:: THE EXERCISE ::
Output the stretch of the data from the line that contains "What is the measured" through the line that contains "1.21 metres", repeating those lines exactly and nothing else.

:: LISTED ENTRIES ::
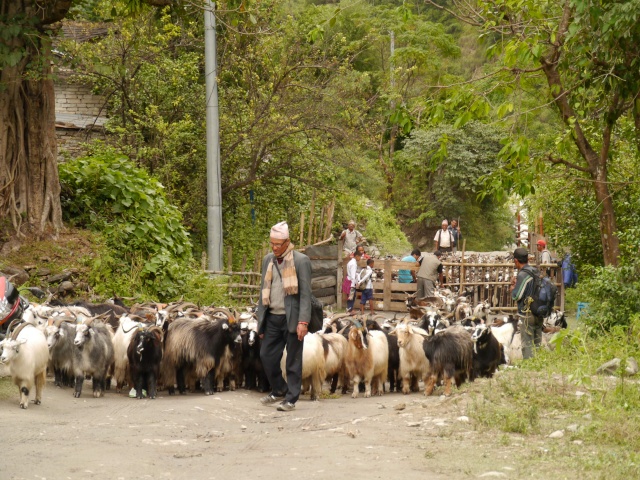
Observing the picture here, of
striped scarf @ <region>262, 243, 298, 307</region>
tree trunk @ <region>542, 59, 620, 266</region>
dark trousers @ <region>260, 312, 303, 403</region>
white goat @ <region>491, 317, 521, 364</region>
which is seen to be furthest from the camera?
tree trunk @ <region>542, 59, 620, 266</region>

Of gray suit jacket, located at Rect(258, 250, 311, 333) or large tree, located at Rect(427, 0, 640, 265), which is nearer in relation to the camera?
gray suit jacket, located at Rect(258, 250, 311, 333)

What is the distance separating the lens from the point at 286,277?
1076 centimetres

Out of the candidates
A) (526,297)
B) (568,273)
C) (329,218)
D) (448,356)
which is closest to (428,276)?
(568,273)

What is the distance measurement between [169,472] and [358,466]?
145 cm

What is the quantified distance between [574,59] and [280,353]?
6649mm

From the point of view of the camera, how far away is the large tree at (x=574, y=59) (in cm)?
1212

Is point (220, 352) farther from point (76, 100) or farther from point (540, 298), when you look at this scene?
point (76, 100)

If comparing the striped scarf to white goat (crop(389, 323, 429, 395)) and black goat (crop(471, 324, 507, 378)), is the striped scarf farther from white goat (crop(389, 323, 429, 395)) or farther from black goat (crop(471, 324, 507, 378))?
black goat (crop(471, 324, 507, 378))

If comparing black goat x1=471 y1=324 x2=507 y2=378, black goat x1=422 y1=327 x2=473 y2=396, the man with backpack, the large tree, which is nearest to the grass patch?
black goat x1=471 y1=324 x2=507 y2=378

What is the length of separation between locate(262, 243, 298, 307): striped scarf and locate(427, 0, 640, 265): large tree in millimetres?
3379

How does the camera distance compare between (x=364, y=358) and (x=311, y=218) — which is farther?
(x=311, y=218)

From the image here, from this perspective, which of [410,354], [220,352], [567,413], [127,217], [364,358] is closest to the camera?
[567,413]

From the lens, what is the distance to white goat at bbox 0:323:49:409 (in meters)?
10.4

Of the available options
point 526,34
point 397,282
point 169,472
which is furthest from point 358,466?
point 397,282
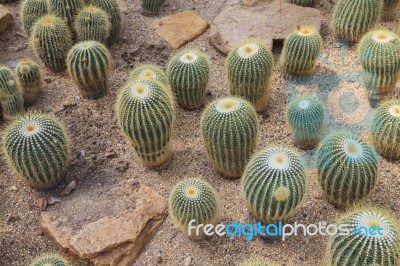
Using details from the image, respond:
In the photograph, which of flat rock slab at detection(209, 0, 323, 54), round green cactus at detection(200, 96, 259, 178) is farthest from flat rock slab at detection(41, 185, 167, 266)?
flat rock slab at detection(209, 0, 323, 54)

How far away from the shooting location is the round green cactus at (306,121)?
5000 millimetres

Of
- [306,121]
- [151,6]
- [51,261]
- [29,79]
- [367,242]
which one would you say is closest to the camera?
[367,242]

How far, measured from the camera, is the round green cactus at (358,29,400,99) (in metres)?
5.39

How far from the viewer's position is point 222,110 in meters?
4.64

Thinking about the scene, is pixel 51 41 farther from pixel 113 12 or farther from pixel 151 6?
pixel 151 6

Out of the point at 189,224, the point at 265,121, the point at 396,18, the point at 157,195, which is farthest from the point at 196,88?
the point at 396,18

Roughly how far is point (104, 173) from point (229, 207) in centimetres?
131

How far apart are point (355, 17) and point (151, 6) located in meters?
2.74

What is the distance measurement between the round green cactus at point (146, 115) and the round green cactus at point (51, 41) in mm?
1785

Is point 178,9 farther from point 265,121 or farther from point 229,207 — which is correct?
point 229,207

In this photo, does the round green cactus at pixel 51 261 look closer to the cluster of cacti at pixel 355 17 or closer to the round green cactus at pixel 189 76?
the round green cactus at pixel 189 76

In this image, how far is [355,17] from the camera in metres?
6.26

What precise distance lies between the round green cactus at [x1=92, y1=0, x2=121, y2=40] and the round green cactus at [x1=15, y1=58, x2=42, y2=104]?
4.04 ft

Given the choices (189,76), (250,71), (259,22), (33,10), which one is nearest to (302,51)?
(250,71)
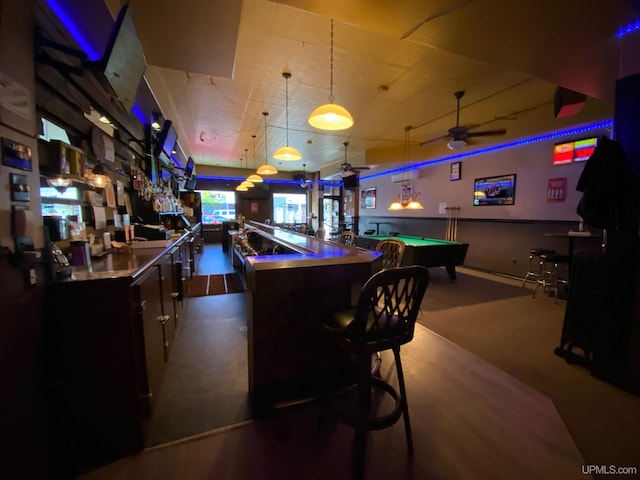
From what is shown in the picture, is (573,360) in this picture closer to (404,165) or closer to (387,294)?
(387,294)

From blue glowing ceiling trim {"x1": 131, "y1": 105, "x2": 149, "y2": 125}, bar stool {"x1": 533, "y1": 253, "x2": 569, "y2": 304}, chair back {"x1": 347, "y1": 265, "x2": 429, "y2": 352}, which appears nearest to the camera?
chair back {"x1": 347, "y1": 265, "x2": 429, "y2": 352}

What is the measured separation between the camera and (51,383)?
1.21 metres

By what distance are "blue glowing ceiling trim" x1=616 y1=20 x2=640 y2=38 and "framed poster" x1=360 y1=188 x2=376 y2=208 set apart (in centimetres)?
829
==
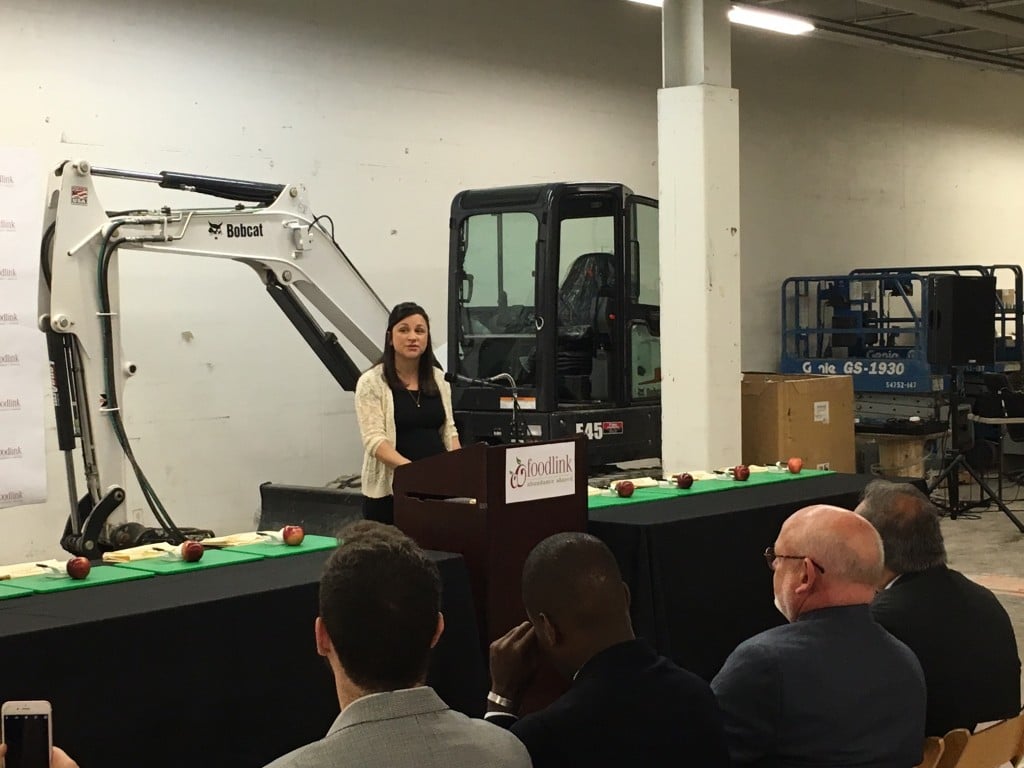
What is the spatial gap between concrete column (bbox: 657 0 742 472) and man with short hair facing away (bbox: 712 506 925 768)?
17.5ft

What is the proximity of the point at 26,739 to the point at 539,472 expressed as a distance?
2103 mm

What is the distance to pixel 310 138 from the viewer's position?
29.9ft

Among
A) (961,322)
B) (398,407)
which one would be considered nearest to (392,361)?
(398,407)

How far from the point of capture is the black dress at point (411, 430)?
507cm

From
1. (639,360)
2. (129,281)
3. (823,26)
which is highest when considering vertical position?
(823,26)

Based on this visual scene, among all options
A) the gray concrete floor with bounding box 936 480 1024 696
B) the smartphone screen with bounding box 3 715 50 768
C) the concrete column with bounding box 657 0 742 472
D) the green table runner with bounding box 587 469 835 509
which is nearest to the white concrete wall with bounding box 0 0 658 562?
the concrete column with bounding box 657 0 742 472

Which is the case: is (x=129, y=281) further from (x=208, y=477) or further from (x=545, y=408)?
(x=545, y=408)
---
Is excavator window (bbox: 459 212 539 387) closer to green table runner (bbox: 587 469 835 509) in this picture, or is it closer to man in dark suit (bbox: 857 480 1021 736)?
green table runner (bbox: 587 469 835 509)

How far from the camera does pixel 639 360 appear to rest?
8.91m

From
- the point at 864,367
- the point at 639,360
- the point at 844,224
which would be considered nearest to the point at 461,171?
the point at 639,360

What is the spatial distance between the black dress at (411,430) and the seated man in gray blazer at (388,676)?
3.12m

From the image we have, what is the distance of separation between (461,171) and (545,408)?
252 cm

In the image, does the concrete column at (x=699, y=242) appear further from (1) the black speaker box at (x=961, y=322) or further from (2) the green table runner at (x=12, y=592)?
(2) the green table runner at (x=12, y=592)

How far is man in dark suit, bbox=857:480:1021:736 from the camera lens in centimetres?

:: THE COMPLETED TASK ::
What is the measured separation between the camera and (51,383)?
1.21 metres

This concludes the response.